- _Entries shown_
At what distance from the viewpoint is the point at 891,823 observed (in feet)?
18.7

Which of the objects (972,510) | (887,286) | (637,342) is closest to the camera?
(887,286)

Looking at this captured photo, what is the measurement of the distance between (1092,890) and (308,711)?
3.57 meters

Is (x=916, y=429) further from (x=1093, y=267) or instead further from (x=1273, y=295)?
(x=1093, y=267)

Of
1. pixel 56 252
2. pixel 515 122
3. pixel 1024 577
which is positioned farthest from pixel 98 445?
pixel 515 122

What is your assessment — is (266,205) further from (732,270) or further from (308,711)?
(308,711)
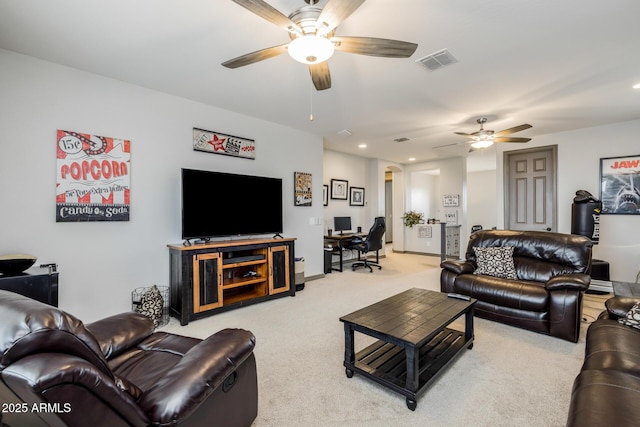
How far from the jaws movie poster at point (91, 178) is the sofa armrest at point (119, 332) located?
164 cm

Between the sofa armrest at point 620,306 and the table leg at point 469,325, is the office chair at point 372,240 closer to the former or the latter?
the table leg at point 469,325

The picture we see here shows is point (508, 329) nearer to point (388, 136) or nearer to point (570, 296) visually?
point (570, 296)

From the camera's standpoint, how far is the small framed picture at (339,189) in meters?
6.62

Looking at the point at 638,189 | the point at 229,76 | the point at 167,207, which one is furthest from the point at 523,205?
the point at 167,207

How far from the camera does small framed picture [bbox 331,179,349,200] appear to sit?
6.62 m

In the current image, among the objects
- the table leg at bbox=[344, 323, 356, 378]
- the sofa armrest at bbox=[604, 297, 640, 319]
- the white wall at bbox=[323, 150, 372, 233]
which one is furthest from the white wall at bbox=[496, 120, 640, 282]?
the table leg at bbox=[344, 323, 356, 378]

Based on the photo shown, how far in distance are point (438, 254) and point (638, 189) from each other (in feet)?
13.5

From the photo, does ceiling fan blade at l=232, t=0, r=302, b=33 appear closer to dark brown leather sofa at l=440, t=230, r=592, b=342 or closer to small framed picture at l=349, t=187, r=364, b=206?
dark brown leather sofa at l=440, t=230, r=592, b=342

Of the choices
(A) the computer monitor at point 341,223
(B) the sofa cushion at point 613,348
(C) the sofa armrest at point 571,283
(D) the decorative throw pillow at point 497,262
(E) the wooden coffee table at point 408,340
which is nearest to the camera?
(B) the sofa cushion at point 613,348

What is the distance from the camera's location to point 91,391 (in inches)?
32.7

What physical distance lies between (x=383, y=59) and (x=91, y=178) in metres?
3.12

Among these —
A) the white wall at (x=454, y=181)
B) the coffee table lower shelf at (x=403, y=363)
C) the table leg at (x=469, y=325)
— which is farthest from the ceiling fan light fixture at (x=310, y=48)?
the white wall at (x=454, y=181)

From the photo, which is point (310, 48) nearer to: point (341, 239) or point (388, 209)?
point (341, 239)

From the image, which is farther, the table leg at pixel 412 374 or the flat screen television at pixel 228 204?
the flat screen television at pixel 228 204
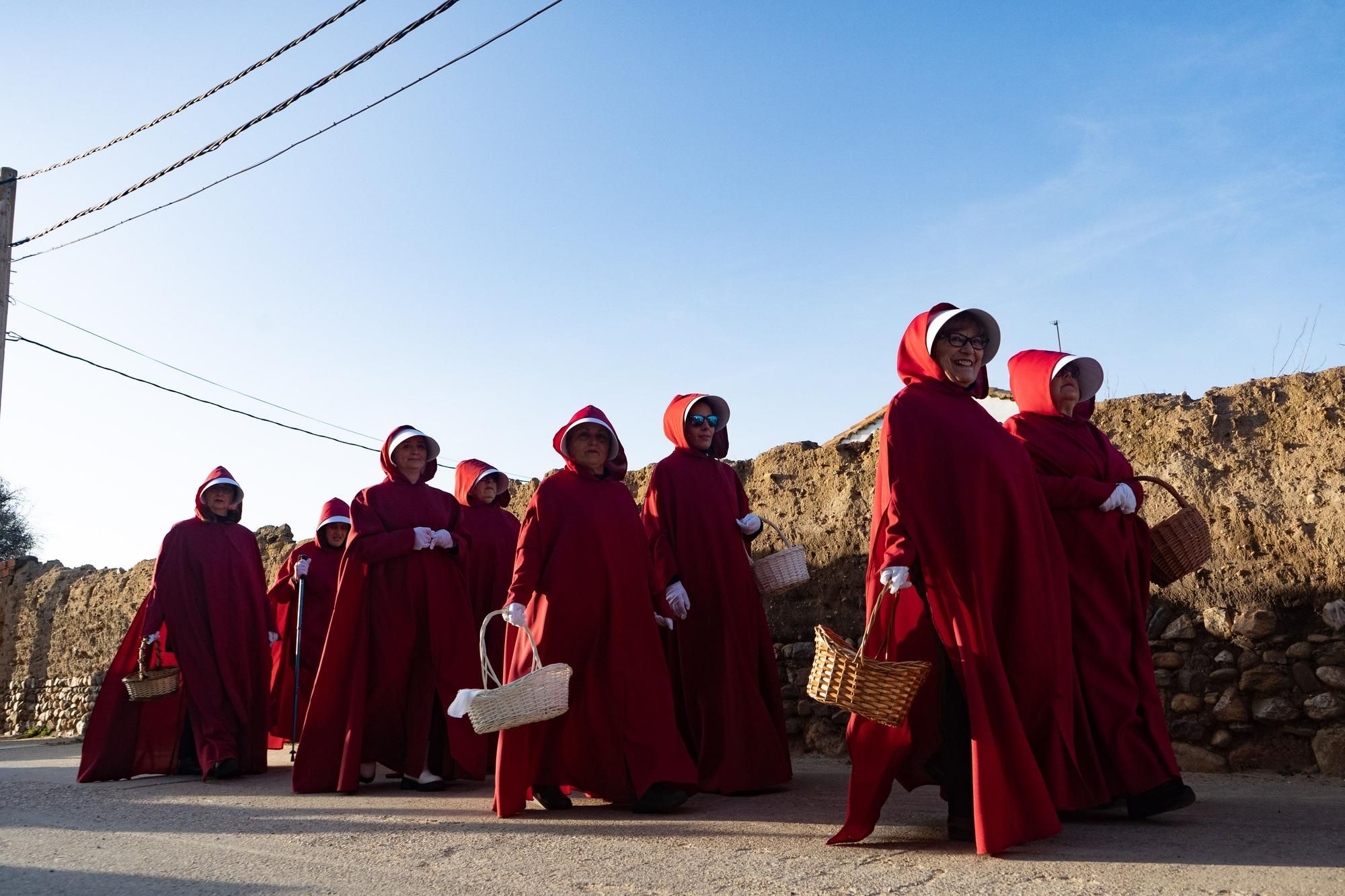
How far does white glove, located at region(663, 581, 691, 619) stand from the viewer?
5570 millimetres

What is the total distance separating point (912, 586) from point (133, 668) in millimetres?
5922

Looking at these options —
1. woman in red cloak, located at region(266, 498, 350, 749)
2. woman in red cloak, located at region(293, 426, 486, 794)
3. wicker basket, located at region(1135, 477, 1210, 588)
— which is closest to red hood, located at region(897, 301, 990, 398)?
wicker basket, located at region(1135, 477, 1210, 588)

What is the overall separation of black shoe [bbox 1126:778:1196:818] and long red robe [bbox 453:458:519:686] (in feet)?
13.5

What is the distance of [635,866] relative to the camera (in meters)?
3.74

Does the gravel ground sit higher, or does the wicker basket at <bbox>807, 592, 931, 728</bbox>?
the wicker basket at <bbox>807, 592, 931, 728</bbox>

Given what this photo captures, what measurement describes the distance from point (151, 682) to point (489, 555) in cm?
221

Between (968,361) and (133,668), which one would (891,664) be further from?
(133,668)

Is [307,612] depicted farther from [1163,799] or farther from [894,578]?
[1163,799]

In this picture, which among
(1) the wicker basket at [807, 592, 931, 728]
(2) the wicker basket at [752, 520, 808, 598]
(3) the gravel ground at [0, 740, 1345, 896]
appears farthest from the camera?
(2) the wicker basket at [752, 520, 808, 598]

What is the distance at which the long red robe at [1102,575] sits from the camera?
430cm

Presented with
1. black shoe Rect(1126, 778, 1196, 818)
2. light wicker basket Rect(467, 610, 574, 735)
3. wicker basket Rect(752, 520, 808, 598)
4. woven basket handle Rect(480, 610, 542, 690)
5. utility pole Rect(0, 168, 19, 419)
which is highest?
utility pole Rect(0, 168, 19, 419)

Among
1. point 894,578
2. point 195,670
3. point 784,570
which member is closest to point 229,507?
point 195,670

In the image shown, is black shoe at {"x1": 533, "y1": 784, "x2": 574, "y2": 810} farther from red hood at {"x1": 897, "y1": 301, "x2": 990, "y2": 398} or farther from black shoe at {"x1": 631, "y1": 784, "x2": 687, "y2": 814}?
red hood at {"x1": 897, "y1": 301, "x2": 990, "y2": 398}

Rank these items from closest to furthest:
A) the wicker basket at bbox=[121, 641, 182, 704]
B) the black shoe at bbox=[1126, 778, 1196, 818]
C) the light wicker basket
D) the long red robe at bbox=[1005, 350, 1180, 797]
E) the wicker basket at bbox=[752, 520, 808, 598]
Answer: the black shoe at bbox=[1126, 778, 1196, 818] → the long red robe at bbox=[1005, 350, 1180, 797] → the light wicker basket → the wicker basket at bbox=[752, 520, 808, 598] → the wicker basket at bbox=[121, 641, 182, 704]
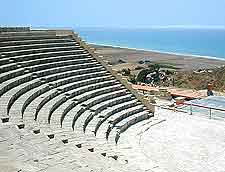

- _Short exercise_
Find every line of the records that contains the word "nearer", and copy each of those lines.

- _Response below_
The picture we see here shows is point (508, 329) nearer to point (388, 136) or nearer to point (570, 296) visually?
From the photo, which is point (310, 48) nearer to: point (341, 239) or point (388, 209)?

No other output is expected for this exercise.